Personal information
- Nationality: Polish German
- Born: Olivia Luczak November 24, 1981 (age 44) Schwelm, West Germany
- Weight: Welterweight

Boxing career
- Stance: Orthodox

Boxing record
- Total fights: 104
- Wins: 80
- Win by KO: 0
- Losses: 20
- Draws: 4
- No contests: 0

Medal record
Women's Boxing
Representing Poland
European Championships
| Silver medal – second place | 2007 Vejle, Denmark | 66 kg |

= Olivia Spiker =

German boxer (born 1981)

Olivia Spiker (Oliwia Łuczak; born November 24, 1981, in Schwelm as Olivia Luczak) is a Polish-German female amateur boxer.

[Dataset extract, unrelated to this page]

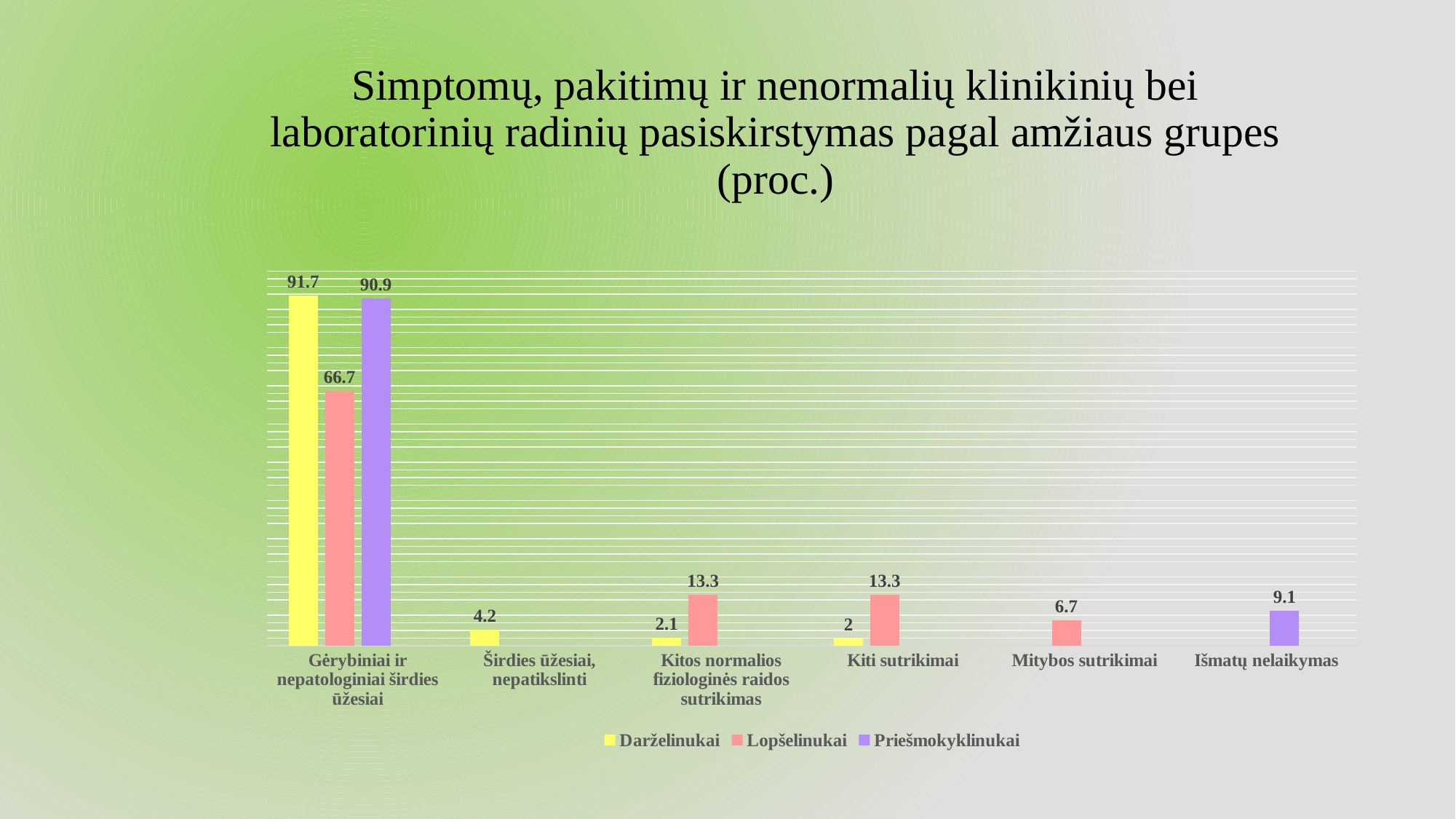
How many series does the legend list? 3 What is the value for Lopšelinukai in the category 'Gėrybiniai ir nepatologiniai širdies ūžesiai'? 66.7 What is the value for Priešmokyklinukai in the category 'Išmatų nelaikymas'? 9.1 What is the difference between the Darželinukai and Lopšelinukai values in the category 'Gėrybiniai ir nepatologiniai širdies ūžesiai'? 25 What is the value for Lopšelinukai in the category 'Mitybos sutrikimai'? 6.7 How many categories are shown on the x axis? 6 Which is larger in the category 'Kitos normalios fiziologinės raidos sutrikimas': the Darželinukai value or the Lopšelinukai value? Lopšelinukai What type of chart is shown on the slide? bar chart Which series has the lowest value in the category 'Kiti sutrikimai'? Darželinukai Which series has the highest value in the category 'Gėrybiniai ir nepatologiniai širdies ūžesiai'? Darželinukai Which colour represents the Priešmokyklinukai series? purple What is the value for Darželinukai in the category 'Gėrybiniai ir nepatologiniai širdies ūžesiai'? 91.7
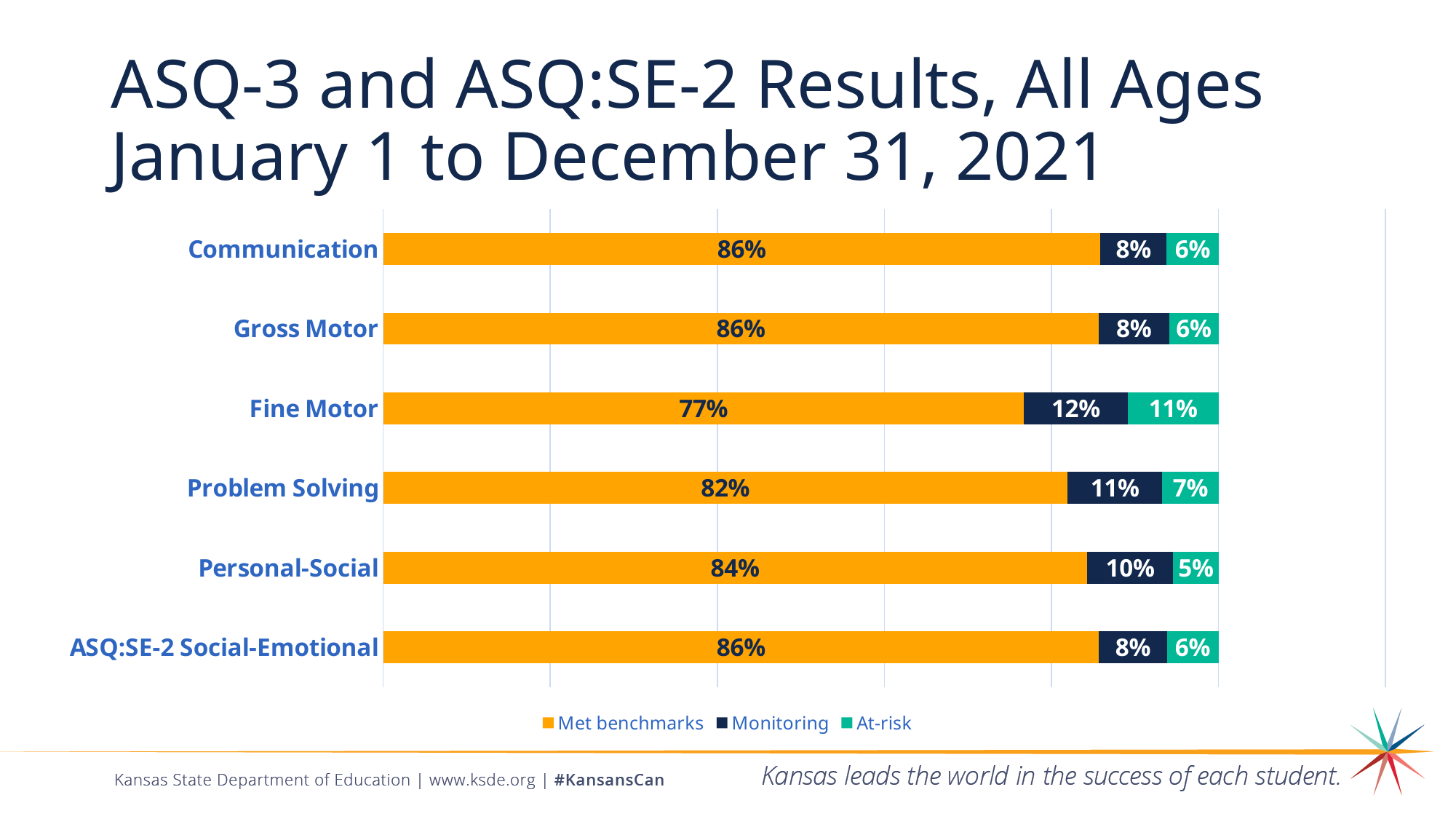
Which category has the highest At-risk percentage? Fine Motor Which is larger, the Monitoring value for Personal-Social or the Monitoring value for Gross Motor? Personal-Social Which colour represents the At-risk series in the chart? Green What is the difference between the Met benchmarks values for Communication and Fine Motor? 9% What is the Met benchmarks value for ASQ:SE-2 Social-Emotional? 86% How many series does the legend list? 3 What kind of chart is shown on the slide? Stacked bar chart How many categories are shown on the chart? 6 What is the Monitoring value for Problem Solving? 11% Which category has the lowest Met benchmarks percentage? Fine Motor What is the At-risk value for Personal-Social? 5% What percentage of Fine Motor results met benchmarks? 77%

She lives in Wuppertal and studied safety engineering at University of Wuppertal.

==Career==
Olivia Spiker is four-time West German champion, third placed at the German championships in 2004 and 2005, German champion of the year 2006 and 2008 in German middleweight and champion of the year 2007, 2009, 2010 and 2011 in the welter. In the Polish Championships in 2006 she won the Vice title and was Silesian Champion 2007 and Polish champion 2008, 2010 and 2011. She is the recipient of the honorary needle NABV and in 2007 with the sports Honorary Medal of the city of Wuppertal Award. Olivia Spiker has with the Polish women's national team at the European Championships 2007 in Vejle/ Denmark, where she was Vice-Europe champion. In 2009, she won the German University Championships in Cologne.